But if you send _multiple_ offers the client can pick which one they
like most, keep in mind that _nothing_ is preventing you to:

- use adaptative techs like the ones supported by nemesi/fenice[1]
- use something like codec-param (I'm thinking about adding it soon)
- keep the offer-answer ballet till you get to agree.

Post by Simon Morlat
But how the decoder side will inform the encoder side of the config it has choosen ?
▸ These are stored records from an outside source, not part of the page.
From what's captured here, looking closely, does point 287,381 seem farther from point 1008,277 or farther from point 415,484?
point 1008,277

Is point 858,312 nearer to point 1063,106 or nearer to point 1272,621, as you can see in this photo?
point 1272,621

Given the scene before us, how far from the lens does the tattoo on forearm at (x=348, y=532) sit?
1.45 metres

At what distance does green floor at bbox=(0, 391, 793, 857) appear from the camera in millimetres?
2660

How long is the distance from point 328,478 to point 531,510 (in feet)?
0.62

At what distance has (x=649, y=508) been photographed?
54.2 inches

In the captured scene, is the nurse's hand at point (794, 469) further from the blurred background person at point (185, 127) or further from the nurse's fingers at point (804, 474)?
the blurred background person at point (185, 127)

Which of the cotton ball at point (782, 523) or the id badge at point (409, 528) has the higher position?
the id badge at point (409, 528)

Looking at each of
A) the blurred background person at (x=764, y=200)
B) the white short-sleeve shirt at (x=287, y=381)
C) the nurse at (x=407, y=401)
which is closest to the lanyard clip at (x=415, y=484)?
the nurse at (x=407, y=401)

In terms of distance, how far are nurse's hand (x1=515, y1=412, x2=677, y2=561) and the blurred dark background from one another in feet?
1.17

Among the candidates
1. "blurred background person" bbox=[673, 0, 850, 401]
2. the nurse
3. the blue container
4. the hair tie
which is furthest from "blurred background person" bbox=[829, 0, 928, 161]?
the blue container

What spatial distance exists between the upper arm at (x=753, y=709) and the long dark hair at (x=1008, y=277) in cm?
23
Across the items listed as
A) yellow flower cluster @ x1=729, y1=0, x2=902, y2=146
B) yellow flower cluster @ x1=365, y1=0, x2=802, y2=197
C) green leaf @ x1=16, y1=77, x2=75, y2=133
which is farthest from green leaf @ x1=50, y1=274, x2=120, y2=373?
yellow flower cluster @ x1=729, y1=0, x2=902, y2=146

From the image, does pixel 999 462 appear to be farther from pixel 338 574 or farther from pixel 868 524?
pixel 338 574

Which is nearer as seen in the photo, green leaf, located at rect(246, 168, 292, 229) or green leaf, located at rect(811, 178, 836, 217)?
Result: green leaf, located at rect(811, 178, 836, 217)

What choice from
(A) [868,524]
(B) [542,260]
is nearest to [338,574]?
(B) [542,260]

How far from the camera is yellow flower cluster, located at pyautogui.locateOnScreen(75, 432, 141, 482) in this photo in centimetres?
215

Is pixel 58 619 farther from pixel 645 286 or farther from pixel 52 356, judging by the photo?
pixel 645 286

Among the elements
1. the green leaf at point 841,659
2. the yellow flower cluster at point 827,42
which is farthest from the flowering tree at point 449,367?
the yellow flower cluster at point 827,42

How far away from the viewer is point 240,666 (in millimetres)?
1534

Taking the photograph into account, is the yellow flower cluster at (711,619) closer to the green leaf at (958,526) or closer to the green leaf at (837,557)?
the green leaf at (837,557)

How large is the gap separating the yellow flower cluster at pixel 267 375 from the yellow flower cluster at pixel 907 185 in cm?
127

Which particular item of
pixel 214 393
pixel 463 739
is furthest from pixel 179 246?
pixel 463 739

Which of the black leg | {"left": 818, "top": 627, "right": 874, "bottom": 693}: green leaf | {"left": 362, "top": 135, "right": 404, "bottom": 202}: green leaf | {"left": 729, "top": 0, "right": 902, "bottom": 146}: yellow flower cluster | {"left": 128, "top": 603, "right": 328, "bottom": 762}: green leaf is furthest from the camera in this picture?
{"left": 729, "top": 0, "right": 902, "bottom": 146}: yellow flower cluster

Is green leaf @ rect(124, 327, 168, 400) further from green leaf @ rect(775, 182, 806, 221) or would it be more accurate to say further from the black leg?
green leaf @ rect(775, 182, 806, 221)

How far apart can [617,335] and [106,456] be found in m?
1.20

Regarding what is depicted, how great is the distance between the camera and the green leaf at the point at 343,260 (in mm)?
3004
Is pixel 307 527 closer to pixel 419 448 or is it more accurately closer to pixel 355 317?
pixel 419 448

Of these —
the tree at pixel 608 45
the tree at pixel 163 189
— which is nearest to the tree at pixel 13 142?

The only remaining methods/configurations in the answer.

Post by Simon Morlat
Furthermore most streams are full duplex, they are two encoder side and two decoder
side. We should talk about SDP offerer and answerer.

yup

Post by Simon Morlat
Let's imagine the SDP offerer suggests 3 theora config using various bandwidth constraint.
The SDP answerer can eventually tell which one of the config it chooses.
But as it also sends a theora stream and will also suggests various theora
configs int the same way
Unfortunately as the SDP offerer has no way to indicate the config it chooses
as there is no third message.

why not?

Post by Simon Morlat
As far as I understand, the only SDP offer/answer model that works is the one
where each side tells its preferences and constraints about the stream they wish
to receive.
Remember also that many internet access are asymetric: we really need that both
sides indicates their receiving capabilities.

works too.

Post by Luca Barbato
[a completely nonstandard implementation]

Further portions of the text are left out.